How do you stop the growth of renewable power plants if they’re cheaper than fossil fuels? I’m not saying we should be sanguine. I am saying sound the alarm. Get going. Do what you need to do. Form groups. Help to create the popular will that’s going to propel this issue to where it needs to be. Sure, he may very well pull us out of the Paris Agreement again. He did it before. Did that really slow things down all that much?
The Paris Agreement is written in a clever way. It actually takes about four years after you say you’re going to pull out before you can actually do all the things that you have to do to pull out. Biden put us right back in. So we were out for like, two or three months. I’m not saying that that will have no effect. Whether or not we have a little bit of a hiatus for four years, yes, that would hurt, and climate policy would definitely be slowed down. But it’s not going to be the end of the world.
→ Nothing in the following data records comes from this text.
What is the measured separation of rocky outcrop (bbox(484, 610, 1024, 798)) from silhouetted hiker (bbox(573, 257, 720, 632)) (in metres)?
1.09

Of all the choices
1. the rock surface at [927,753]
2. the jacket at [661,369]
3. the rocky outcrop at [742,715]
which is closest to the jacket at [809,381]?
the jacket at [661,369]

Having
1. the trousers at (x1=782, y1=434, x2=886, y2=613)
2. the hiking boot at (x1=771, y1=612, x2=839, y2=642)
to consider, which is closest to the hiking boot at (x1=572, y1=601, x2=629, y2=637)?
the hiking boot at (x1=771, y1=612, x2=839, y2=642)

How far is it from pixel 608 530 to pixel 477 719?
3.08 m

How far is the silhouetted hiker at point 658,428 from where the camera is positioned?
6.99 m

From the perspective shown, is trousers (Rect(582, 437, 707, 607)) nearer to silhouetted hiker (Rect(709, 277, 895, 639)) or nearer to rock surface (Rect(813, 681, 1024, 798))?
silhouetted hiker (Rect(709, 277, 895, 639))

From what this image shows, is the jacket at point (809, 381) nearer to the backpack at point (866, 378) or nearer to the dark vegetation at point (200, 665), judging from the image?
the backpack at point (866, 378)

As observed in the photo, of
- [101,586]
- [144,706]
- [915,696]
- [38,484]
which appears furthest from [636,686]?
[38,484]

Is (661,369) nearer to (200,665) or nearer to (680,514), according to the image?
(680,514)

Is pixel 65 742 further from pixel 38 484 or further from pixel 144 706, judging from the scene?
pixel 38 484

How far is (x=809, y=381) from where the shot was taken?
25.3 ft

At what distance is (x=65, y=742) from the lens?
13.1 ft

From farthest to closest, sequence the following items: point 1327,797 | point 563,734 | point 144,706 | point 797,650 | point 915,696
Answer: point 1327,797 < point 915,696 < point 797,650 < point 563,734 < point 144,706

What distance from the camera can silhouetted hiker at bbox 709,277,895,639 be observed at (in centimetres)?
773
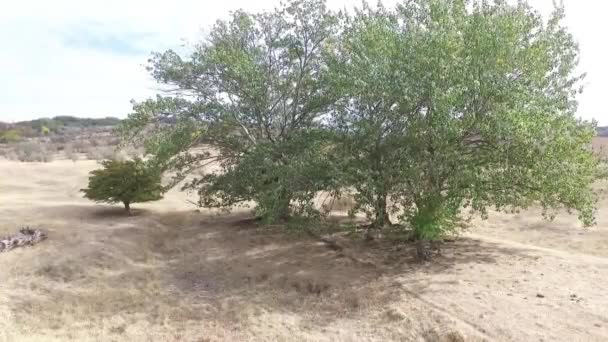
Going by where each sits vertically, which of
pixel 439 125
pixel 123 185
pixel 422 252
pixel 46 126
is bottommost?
pixel 422 252

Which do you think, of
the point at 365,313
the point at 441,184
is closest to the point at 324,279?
the point at 365,313

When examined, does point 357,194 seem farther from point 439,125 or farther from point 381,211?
point 439,125

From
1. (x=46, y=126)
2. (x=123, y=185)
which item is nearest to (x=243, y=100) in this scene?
(x=123, y=185)

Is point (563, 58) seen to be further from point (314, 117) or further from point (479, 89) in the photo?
point (314, 117)

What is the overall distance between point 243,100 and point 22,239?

Your book is called “Solvable.” We have the data scientist Hannah Ritchie, who wrote “Not the End of the World.” We have the marine biologist, Ayana Elizabeth Johnson, whose books include “All We Can Save.” And we have the climate scientist Katharine Hayhoe highlighting solutions. I don’t want to be gender essentialist, but do you think there’s something there? When I think of the scariest books about climate change, they tend to have been written by men, to be frank.
I think women are actually pretty good problem solvers. So in all of those cases, they’re thinking about how this thing can actually end up being solved. But as a scientist, I have to say we’re dealing with a small number of statistics here.